“说完了?”冷清的男声。
“嗯,可是这样好么?”随兮眨着眼睛问。
东湛神君将她箍到身边,两人同上一座云头。“这是她该知道的,罹华仙尊断了一条尾巴,自然瞒不住帝君,过不了多久也瞒不了天界。横竖天煞宫主回不来,帝君的意思,是散了天煞宫。”
握着笔的手一抖,饱满的墨汁落到地砖上,开出大朵的墨色花。
罹华宫——
桃煞没有走正门,而是顺着偏门进去。在她神识未醒的小时候,多少次溜出去玩天晚了,他都为她留这一处,在院子里等她。
阿碧摸了摸门上的印记,微微上扬了嘴角。罹华宫的夜晚冰雪辉映月色清透最是好看,阿碧往里走,果然见到那个熟悉的身影站在院子里,仿佛和从前一样会转过身来与她笑。
“你来了。”夜闻雪没有回头,身上的寒霜更甚,语气却是一如既往的温柔。
“师父。”想来想去,也只有这个称谓合适了。那么多身份,到头来,她只挑自己最喜欢的。
雪色的背影僵直,几乎是发狠的转过来,那双漆黑的眼眸中带着不敢置信的迟疑和星星点点的希望。
阿碧走过去才发现,他身上结了一层霜,今夜这么晚,看来他老早就等在了这里。所以,今日并非碰巧遇上,而是他每晚都等在这里。
一步之遥的距离停下,阿碧仔细打量他。从凌厉的眉眼到寒冰的唇角,一寸一寸,仿似要用眼睛将他生生刻下来一样,连一个毛孔都不放过。这样美的一个人,这样好的一个人,她怎么能放弃呢。
终是叹了口气:“等了很久?”
我不在的这些时日里,一个人每夜每夜,没有希望的等到天明,重复再重复么?
夜闻雪先是愣了半晌,反应过来又有些急切:“没有,没有很久。”
阿碧几时见过他这幅慌张的模样,纵使心怀天下也不曾真正慌张,他爱她,只为她一人如此。于是她伸出两只手,慢慢的慢慢的在他背后交握,是个拥抱的姿势,她低声轻诉:“师父,帝君那二货要散了天煞宫,你能不能,收留我。”

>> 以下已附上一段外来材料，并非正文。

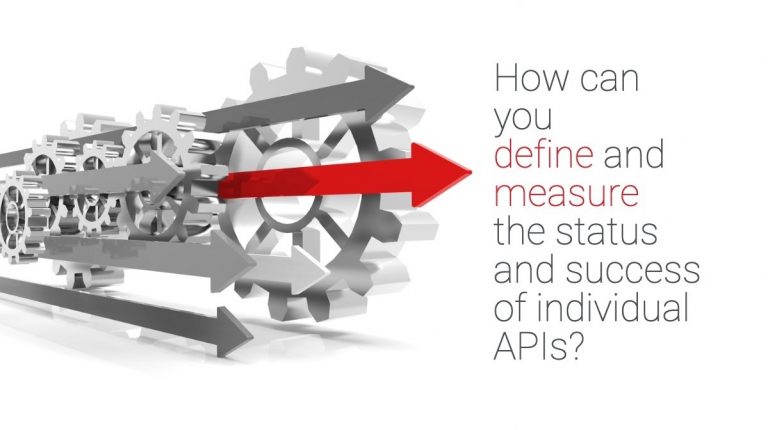 How can you define and measure the status and success of individual APIs?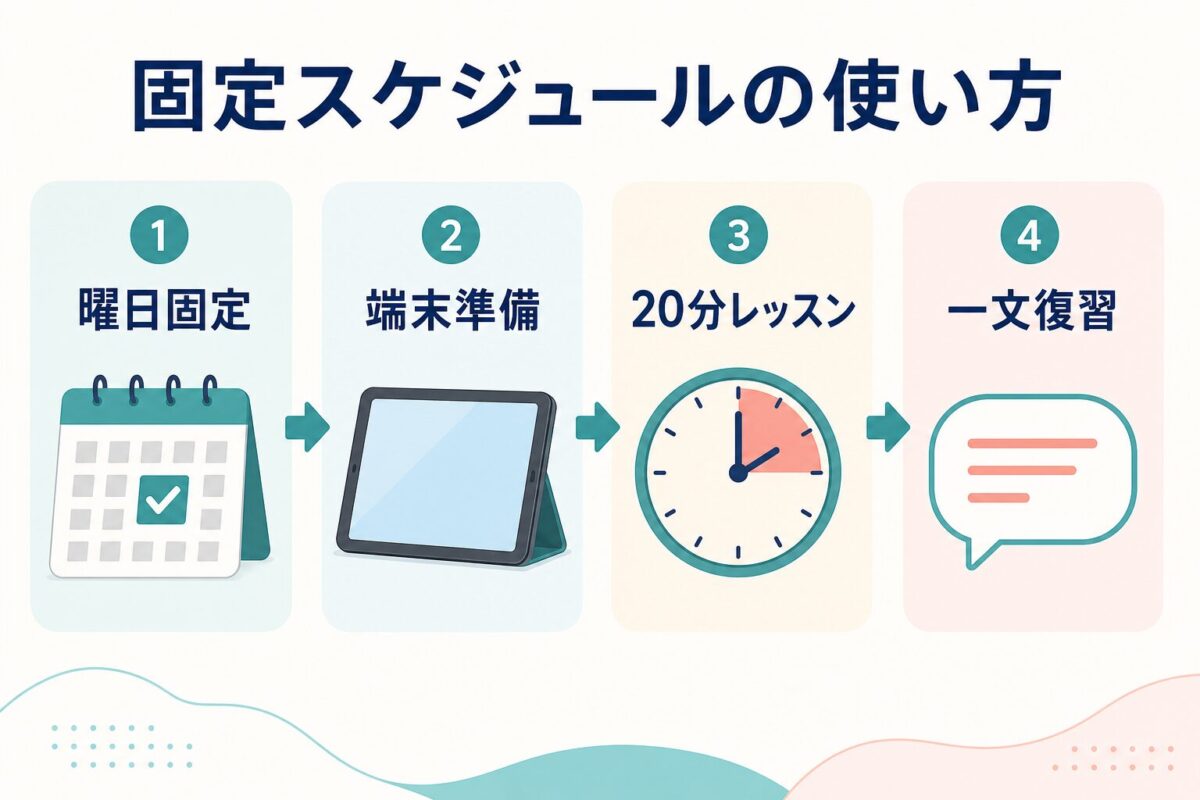 固定スケジュールの使い方

1
曜日固定

2
端末準備

3
20分レッスン

4
一文復習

夜闻雪没有说话,他将脸埋在阿碧的肩头,双臂用力,加深了这个拥抱。
时日,阳光明媚,罹华宫的后花园里十分热闹。
随兮趴在白玉桌子上嗑瓜子吃核桃,慵懒的抬了一下眼皮道:“天君,你输了。”
“你个臭棋篓子,敢诓本君!”梧熙捂住心口痛呼一声就要去抢随兮手中剥好的核桃。
随兮灵活的将核桃仁填到身边的肉团嘴里,用眼神示意梧熙:有本事去拿呀。
梧熙清楚的认识到一个事实,岚隐一家三口天生与他犯冲,从前那个老实憨厚的乌龟精去哪了?这个狡猾的跟夜闻雪那头老狐狸有的一拼的人真的是随兮?还有这个小的,刚出生就尿了他一身,而后像是认人似的,谁碰他都相安无事,只要他一靠近不论角度总能尿着他。
这边封武天君犹自悲伤,阿碧却穿过回廊匆匆过来。
“呀,我们都到半天了,你这正主怎么才来。”随兮往里面让了让,将肉团抱在怀里。
阿碧捏了捏肉团的脸方才道:“得等他走了呀,还好帝君今天有召,不然今日又要泡汤了。”
自从阿碧回来之后,就一直琢磨着给夜闻雪治伤的事。肋骨抽出还好说,但九尾狐缺了一条尾巴可不是小事,她心结在此,必须要解决。